Could you collect every line of the records below that contains the string "further" and copy each one out in full?

— start Raw data —

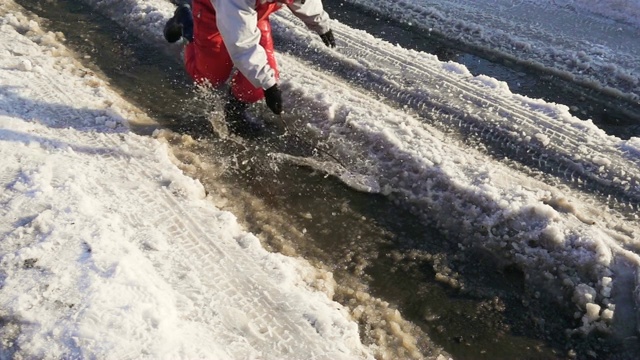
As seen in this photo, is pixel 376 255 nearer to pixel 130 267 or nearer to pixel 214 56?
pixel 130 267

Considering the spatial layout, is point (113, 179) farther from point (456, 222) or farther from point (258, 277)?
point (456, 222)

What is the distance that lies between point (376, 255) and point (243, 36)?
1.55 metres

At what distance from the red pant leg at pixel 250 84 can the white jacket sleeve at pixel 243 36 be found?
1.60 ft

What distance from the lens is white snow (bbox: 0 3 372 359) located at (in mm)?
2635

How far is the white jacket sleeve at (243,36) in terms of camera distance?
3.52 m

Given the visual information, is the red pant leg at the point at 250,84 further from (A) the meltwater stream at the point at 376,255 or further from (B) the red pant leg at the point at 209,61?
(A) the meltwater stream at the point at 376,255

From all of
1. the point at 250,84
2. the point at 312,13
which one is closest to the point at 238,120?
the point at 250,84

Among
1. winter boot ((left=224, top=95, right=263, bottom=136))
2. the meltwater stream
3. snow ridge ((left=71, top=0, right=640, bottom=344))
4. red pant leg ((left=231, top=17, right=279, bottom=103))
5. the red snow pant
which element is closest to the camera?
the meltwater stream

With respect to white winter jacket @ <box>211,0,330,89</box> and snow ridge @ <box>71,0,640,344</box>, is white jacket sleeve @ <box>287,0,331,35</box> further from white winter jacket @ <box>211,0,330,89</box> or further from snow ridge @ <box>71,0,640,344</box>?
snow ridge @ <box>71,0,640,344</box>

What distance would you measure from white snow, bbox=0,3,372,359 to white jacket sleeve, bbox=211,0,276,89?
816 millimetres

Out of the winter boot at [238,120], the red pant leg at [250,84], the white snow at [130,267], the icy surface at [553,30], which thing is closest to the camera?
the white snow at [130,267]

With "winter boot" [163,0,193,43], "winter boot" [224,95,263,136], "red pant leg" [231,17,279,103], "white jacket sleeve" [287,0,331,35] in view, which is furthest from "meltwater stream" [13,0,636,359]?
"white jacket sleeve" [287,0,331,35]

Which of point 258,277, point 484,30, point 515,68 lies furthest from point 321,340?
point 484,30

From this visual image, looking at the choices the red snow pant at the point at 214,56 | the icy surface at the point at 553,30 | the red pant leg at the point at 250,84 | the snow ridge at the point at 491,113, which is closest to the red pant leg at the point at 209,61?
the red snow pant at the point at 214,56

— end Raw data —
— start Raw data —

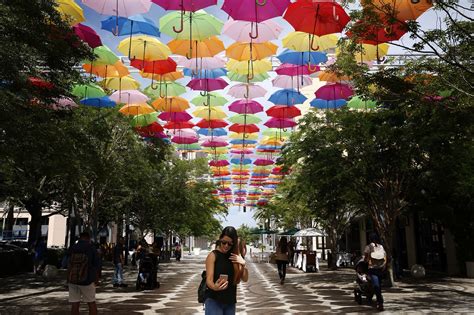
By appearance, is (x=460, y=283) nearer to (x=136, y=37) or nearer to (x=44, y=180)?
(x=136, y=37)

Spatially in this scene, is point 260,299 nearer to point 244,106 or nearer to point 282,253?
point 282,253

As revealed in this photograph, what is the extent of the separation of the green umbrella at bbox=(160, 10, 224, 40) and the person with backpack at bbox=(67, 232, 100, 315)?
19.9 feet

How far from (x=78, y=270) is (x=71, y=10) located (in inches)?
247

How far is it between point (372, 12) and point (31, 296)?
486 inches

— end Raw data —

### Response
Given the visual information, is the red pant leg at the point at 250,84 further from (A) the meltwater stream at the point at 376,255 or further from (B) the red pant leg at the point at 209,61?
With respect to white winter jacket @ <box>211,0,330,89</box> and snow ridge @ <box>71,0,640,344</box>, is white jacket sleeve @ <box>287,0,331,35</box> further from white winter jacket @ <box>211,0,330,89</box> or further from snow ridge @ <box>71,0,640,344</box>?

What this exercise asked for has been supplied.